+++ EXTRAIT DE PAGE

Au cours des dernières années, l’abondance de liquidité, l’affaiblissement corrélatif de la sensibilité au risque et les innovations financières ont conduit à une forte augmentation de la distribution de crédit hypothécaire aux Etats-Unis, en particulier dans ses composantes “subprime” et “Alt A”. Ceci a permis une progression sensible de la proportion de ménages propriétaires de leur logement (64% en 1995, 69% l’an dernier).

++++++
+++ DONNÉES FOURNIES

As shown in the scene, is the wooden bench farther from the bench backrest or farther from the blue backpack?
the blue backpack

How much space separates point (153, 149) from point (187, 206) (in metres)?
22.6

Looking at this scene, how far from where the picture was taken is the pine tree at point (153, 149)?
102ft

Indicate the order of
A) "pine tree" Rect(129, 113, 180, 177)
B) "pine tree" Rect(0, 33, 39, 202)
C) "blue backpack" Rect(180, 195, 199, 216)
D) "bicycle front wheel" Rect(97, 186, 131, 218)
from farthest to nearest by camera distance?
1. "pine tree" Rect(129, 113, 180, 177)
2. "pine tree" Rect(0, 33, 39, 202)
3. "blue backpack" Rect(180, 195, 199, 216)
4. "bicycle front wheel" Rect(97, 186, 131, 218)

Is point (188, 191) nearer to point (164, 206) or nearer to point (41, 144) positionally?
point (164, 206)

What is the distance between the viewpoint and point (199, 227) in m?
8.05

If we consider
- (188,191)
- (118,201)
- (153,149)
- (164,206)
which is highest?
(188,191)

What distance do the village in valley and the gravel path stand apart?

++++++

* À FAIRE *
- a) Recopiez à l'identique, dans les rangées, tout ce qui va de la ligne contenant "What is the" jusqu'à la dernière rangée, bornes incluses.
- b) Poursuivez l'extrait sur le crédit hypothécaire aux États-Unis à partir de l'endroit où il s'arrête.
Les rangées n'ont aucun lien avec l'extrait.

* RÉPONSES *
- a)
What is the distance between the viewpoint and point (199, 227) in m?
8.05

If we consider
- (188,191)
- (118,201)
- (153,149)
- (164,206)
which is highest?
(188,191)

What distance do the village in valley and the gravel path stand apart?

- b)
Les crédits “subprime” sont consentis à des emprunteurs pour lesquels le ratio de dette/revenu (D/R) dépasse 55% et/ou le ratio prêt/valeur du bien (P/V) excède 85%. Leur distribution atteignait quelque
150 milliards de dollars l’an au début de la décennie, elle était supérieure à 600 milliards en 2005 et 2006. Ces crédits représentaient 13% de l’encours total de crédit hypothécaire l’an dernier (10 000 milliards). Les crédits dits “Alt A” sont constitués de prêts pour lesquels les ratios ci-dessus ne sont pas dépassés, mais qui sont consentis à des emprunteurs pour lesquels on ne dispose que de références incomplètes. Les prêts dits “jumbo” sont d’un montant supérieur au plafond (417 000 dollars) prévu pour les prêts éligibles pour les Government Sponsored Housing Entreprises (GSE), Freddie Mac et Fannie Mae. Ils atteignent près de 15% de l’encours total des prêts hypothécaires.
Tous ces prêts sont fréquemment assortis de caractéristiques qui les rendent facilement accessibles
(“affordability products”), et ils se sont répandus avec le relâchement des conditions dans un contexte où la hausse des prix rendait l’accession à la propriété plus difficile(3).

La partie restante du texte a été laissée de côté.